Schematic flowchart of the nitrate-nitrite-nitric oxide (NO) interconversions in mammals. The nitrate reservoir is generated from dietary sources, oxidation of endogenous NO, and futile nitric oxide synthesis (NOS) cycle. The major part of nitrate circulating in blood is excreted by the kidneys, but a substantial part is taken up by saliva and reduced to nitrite by bacteria in the oral cavity. Most of the circulating nitrite is oxidized back into nitrate by oxy-heme proteins, mainly by oxyhemoglobin in blood or oxymyoglobin in muscle. Mammalian nitrate reductases (molybdenum cofactor proteins) also are able to reduce nitrate stored within cells into nitrite, which could be further reduced into NO by the same molybdenum proteins or Fe^II-deoxy-heme (five-coordinated Fe^II heme) proteins (deoxyhemoglobin, deoxymyoglobin, and cytochromes). NO also is synthetized from arginine by a family of NOS enzymes and either used in situ, exhaled via the lungs, or oxidized to nitrite by ceruloplasmin or oxygen (in bloodstream) or to nitrate by oxyFe^II proteins (oxyhemoglobin in blood, oxymyoglobin in muscle). The concentration of nitrate in organ reservoirs is in the micromolar range (with the highest amounts found in some skeletal muscles); the concentration of the direct NO precursor, nitrite, is maintained in the nanomolar range; and NO is thought to occur in high femto- to low nanomolar concentrations necessary for its many physiological roles.

Figure 3

A. Nitrate concentrations in rat blood and five different muscles [gluteus, soleus, extensor digitorum longus (EDL), tibialis anterior (TA), and gastrocnemius] at baseline diet and 5 d after consuming a high-nitrate diet [water containing 1 g·L⁻¹ nitrate salts (NaNO₃)]. Bars in darker colors on the left (dark red and dark blue) are for baseline data, and those on the right in lighter color (light red and light blue) are for results from a high-nitrate diet. Based on data from (40).

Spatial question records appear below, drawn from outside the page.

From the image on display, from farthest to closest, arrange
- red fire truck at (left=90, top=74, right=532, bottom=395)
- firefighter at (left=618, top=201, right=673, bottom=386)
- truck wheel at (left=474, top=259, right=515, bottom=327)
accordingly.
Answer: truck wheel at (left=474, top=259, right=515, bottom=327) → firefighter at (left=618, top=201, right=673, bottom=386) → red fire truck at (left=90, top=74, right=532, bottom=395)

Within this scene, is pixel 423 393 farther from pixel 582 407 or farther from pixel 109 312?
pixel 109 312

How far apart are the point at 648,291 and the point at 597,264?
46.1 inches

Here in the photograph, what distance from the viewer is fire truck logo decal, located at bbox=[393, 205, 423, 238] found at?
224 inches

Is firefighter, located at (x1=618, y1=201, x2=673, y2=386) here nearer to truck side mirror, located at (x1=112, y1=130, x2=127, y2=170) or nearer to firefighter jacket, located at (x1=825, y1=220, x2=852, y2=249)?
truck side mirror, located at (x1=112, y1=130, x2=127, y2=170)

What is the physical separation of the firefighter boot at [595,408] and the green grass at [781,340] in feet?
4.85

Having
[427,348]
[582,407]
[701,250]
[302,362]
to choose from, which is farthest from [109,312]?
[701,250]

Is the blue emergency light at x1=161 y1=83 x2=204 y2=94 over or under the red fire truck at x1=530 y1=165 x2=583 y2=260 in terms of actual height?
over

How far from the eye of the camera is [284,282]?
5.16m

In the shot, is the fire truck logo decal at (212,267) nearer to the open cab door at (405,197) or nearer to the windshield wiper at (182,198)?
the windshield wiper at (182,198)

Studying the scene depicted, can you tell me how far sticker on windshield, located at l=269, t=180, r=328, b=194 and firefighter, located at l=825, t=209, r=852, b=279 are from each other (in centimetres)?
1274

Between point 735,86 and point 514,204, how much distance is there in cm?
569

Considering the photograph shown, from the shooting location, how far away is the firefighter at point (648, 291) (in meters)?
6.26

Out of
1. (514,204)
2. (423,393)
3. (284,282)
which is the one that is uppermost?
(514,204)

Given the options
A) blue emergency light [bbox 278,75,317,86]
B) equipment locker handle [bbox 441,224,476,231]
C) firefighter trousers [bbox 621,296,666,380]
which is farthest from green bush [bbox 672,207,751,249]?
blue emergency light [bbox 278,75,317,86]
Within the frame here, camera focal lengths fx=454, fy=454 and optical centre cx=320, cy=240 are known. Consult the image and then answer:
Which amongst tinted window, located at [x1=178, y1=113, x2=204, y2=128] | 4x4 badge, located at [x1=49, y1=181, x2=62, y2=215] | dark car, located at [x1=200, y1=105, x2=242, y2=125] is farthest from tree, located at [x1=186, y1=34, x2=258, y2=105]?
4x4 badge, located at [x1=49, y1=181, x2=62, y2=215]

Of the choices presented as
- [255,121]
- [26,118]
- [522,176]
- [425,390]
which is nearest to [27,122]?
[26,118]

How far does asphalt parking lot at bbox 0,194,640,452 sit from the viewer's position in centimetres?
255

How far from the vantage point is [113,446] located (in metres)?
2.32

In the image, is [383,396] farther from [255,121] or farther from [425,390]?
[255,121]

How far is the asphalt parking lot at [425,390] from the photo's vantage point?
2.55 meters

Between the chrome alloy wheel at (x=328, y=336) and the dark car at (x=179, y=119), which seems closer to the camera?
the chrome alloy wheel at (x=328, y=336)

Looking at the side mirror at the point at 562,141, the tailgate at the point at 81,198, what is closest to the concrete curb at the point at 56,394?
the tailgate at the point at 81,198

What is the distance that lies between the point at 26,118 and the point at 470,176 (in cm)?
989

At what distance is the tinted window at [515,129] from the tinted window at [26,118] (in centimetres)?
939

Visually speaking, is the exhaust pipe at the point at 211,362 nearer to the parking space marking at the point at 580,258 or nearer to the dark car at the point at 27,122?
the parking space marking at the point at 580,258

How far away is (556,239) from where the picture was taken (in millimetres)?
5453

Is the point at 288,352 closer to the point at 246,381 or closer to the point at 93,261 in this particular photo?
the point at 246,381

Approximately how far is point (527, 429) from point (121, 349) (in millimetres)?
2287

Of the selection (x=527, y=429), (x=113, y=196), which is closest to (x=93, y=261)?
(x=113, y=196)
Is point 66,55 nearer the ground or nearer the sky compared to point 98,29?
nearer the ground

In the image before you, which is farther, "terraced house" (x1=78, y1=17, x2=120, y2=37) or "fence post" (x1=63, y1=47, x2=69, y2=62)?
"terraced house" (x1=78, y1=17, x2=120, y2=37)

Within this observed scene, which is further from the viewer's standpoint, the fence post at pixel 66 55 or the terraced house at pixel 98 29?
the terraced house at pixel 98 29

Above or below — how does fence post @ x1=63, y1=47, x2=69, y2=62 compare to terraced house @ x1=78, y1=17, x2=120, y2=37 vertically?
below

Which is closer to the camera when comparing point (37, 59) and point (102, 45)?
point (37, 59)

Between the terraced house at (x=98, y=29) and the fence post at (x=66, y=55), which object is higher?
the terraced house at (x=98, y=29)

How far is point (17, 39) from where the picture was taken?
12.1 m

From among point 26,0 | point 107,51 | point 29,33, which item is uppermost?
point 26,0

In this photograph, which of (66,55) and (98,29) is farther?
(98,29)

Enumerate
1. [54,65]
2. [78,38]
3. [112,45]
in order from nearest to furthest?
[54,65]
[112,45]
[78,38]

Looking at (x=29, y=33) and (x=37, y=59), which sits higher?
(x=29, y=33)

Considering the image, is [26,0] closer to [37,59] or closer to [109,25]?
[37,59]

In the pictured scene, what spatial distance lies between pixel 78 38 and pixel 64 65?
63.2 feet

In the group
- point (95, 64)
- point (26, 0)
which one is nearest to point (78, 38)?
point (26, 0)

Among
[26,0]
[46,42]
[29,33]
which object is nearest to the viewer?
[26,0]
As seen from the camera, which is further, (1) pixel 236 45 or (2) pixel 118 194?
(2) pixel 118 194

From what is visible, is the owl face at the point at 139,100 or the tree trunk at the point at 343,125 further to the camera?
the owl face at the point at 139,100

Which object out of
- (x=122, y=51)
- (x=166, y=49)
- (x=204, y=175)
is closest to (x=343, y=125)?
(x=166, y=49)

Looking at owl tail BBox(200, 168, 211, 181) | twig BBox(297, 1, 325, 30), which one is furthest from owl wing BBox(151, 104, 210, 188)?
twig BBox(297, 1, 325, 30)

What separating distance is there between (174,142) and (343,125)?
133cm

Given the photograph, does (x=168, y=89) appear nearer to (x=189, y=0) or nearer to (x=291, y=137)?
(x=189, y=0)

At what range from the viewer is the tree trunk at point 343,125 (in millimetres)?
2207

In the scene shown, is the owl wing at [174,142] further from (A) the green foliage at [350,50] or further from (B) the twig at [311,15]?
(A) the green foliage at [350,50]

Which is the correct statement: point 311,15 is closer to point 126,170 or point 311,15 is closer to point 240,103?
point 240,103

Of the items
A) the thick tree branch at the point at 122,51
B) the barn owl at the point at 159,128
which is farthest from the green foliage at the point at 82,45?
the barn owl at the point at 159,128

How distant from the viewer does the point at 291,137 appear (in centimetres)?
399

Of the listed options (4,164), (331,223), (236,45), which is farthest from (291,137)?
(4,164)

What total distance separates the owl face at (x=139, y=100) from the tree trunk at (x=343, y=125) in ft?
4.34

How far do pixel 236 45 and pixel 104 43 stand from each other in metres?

B. Ratios of muscle-to-blood nitrate for all five muscles before and after dietary intervention. Light gray bars on the left represent ratios at baseline diet, and dark gray bars on the right represent ratios at high nitrate diet. C. Nitrate enrichment in blood and organs caused by high-nitrate diet. Nitrate enrichment was calculated as the ratio of (nitrate concentration at high nitrate diet)/(nitrate concentration at baseline diet) for each muscle.

Figure 4

A. Partial pressure of oxygen (PO₂) in air and organs, expressed in mm Hg, percentage of oxygen in air, and concentration of oxygen dissolved at the respective PO₂. Values collated from Carreau et al. (72) and Hirai et al. (73). Notice that PO₂ in all organs is significantly lower than in ambient air. B. Michaelis-Menten constants for O₂ (K_mO₂) for neuronal nitric oxide synthesis (nNOS) in bovine brain and endothelial nitric oxide synthase (eNOS) in bovine arterial endothelial cells (BAEC) (red bars), and dissolved O₂ concentrations in various organs (blue bars). K_mO₂ values for NOS are from Rengasamy and Johns (74), and organ O₂ concentrations are from Carreau et al. (72) and Hirai et al. (73). The O₂ concentration in organs significantly exceeds K_mO₂ for NOS1 and NOS3.